Historisch betrachtet war die Entwicklung der Geldmenge immer der beste Börseneinflussfaktor: Die US-Geldmenge M1 wächst aktuell nicht mehr, und die US-Überschuss-Liquidität ist negativ, das heißt, es ist derzeit zu wenig überschüssiges Geld für Aktieninvestitionen im Wirtschaftskreislauf. Die Anlegerstimmung für Bonds bleibt weiterhin negativ. Bei den festverzinslichen Wertpapieren halten wir deutsche Staatsanleihen nach wie vor für unattraktiv. Dagegen bieten ausgewählte hochwertige Unternehmensanleihen aus unserer Sicht weiterhin Chancen. Attraktiv sind vor allem Emissionen, die aktuell bis zu fünf Prozent Rendite oder mehr bringen.

Markttechnisch

• Weiter positiv
• Zunehmender Optimismus für Aktien

Aus dem markttechnischen Blickwinkel erhalten die Märkte weiter Unterstützung.
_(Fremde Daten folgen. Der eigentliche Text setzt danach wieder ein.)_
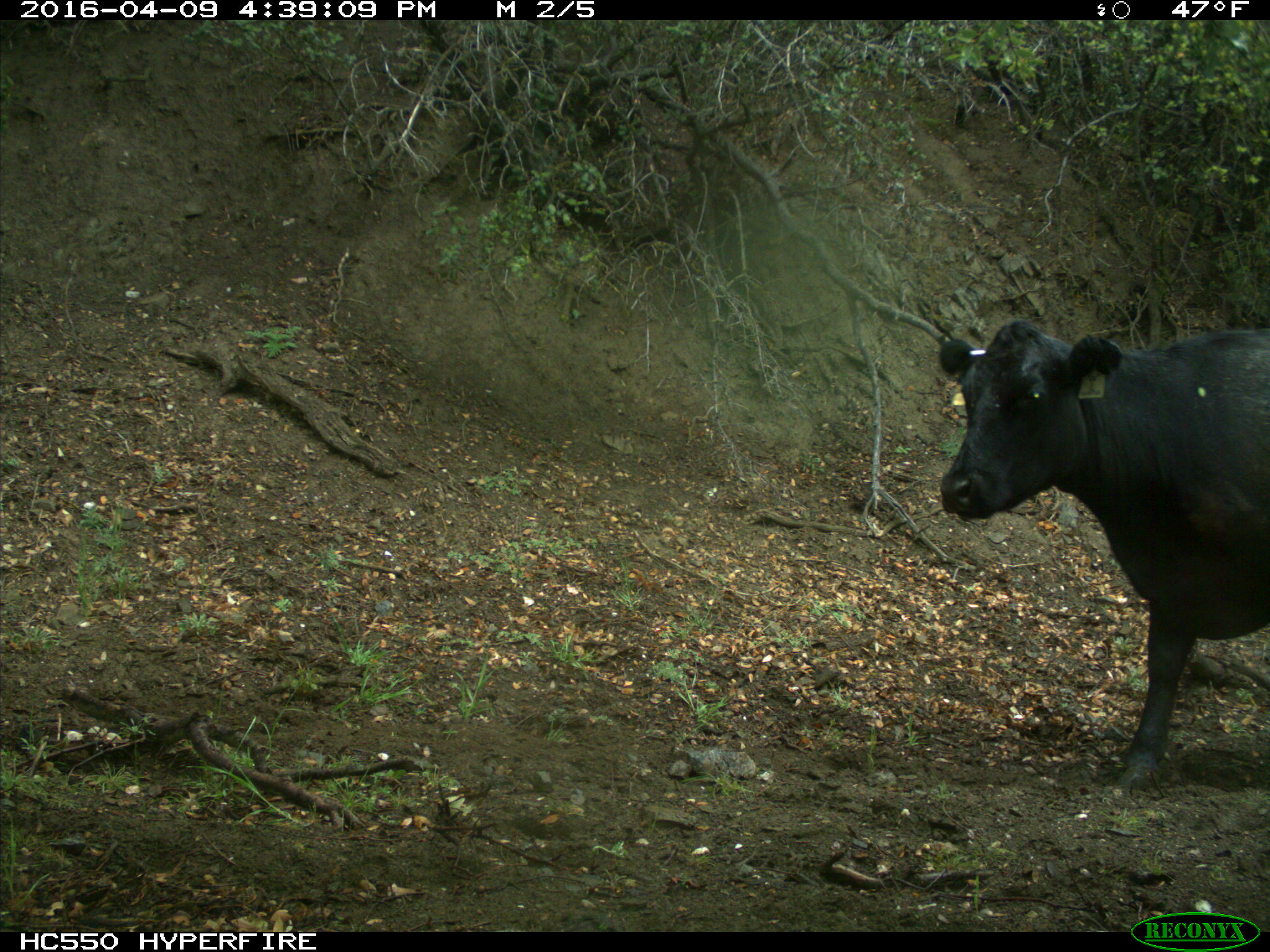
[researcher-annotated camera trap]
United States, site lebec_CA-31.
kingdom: Animalia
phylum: Chordata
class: Mammalia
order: Artiodactyla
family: Bovidae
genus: Bos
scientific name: Bos taurus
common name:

Nach einem schwierigen Aktienjahr sind die Marktteilnehmer nun zunehmend optimistisch für Aktien.

Währungen/Rohstoffe/Gold

• Euro längerfristig weiter belastet
• Kurzfristige Euro-Erholung möglich
• Neue Hochs beim USD/EUR-Wechselkurs möglich

Kurzfristig könnte der Euro gegenüber dem US-Dollar noch von möglicherweise falkenhaften Aussagen der EZB zu weiteren Zinsschritten profitieren. Längerfristig dürfte der Euro allerdings weiter belastet bleiben. Der Grund dafür sind die Entwicklung in Europa und hier vor allem in Deutschland durch die Energiepreisproblematik und die erwartete schwache Entwicklung der deutschen und europäischen Handelsbilanz. Der längerfristige strukturelle Trend der US-Dollar-Stärke ist dagegen ungebrochen. Mittelfristig sind auch neue Hochs beim USD/EUR-Wechselkurs denkbar, es sei denn, es kommt aufgrund von Verwerfungen zu strukturellen Instabilitäten im US-Finanzsystem.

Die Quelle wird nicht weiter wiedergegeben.